Medication is kind of like an Air Marshal. It can step in with authority that none of the other passengers have the skills to use. But even medication doesn’t help everyone. Some hijackers are resistant to even Air Marshals.
Therapy? Yes it helps. But not just the therapy that takes place in someone’s office. Depressed people often find themselves curled up in an emotional ball protecting their vulnerability from the world. Yet, what they most need is to be touched by as many supporting structures as possible. Ironically, the thing they feel least like doing, “talking” is the most helpful during depression. And they need to be “doing”, even if it just begins as going through the motions. At very least, doing, keeps you from drowning in the sea of one’s own negative sense of hopelessness.
Doing allows for the world to be a little larger than the black hole of one’s own depressed mind. And similarly talking provides not only an unburdening, but also a way to feel some sense of another person’s non depressed energy to remember what it feels like, during times you feel zapped of vitality. It can also be a way to see one’s value as worth more than a depressed person might be able to conjure up on their own.
Part of the dilemma however, is that non depressed people don’t usually want to hang out for very long with depressed people. This is usually painfully obvious to the depressed. And so Instead of seeking contact, they are more likely to retreat behind a façade or to their private hell where they can suffer silently.
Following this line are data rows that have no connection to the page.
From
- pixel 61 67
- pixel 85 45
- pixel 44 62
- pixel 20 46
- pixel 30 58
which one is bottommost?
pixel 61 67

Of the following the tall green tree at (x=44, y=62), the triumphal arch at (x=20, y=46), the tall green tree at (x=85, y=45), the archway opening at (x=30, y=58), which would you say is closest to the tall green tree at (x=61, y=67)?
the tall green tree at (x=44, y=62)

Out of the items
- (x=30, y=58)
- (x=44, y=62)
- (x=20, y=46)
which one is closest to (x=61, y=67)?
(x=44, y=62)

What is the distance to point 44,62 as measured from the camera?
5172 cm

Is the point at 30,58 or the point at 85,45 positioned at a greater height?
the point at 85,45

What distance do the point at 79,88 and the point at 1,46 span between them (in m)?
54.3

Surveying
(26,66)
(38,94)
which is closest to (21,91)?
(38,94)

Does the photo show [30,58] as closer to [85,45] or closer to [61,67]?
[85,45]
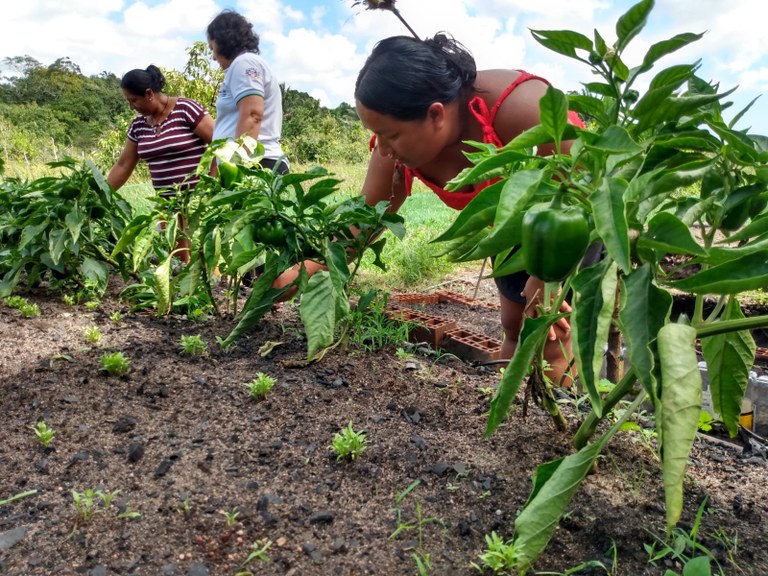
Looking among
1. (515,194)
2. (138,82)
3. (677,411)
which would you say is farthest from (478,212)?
(138,82)

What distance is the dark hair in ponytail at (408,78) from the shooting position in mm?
1922

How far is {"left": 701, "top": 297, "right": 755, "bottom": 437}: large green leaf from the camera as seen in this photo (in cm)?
105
Being with a depressed person doesn’t require us to solve their problems. Nor, does it require us to take their problems on as our own. More often than not, it harkens us to just be there in that space with them for a few moments without judgment or insistence that they change. Think of it as providing just one glass of water on a long path for a weary traveler. You don’t have to be an endless fountain and quench all of their thirst, simply provide enough for that leg of the journey. The traveler may still elect to end their journey prematurely, but they will do so with the knowledge that someone tolerated them as they truly are before they leave. Sometimes that is the most needed and effective gift we can provide to another human.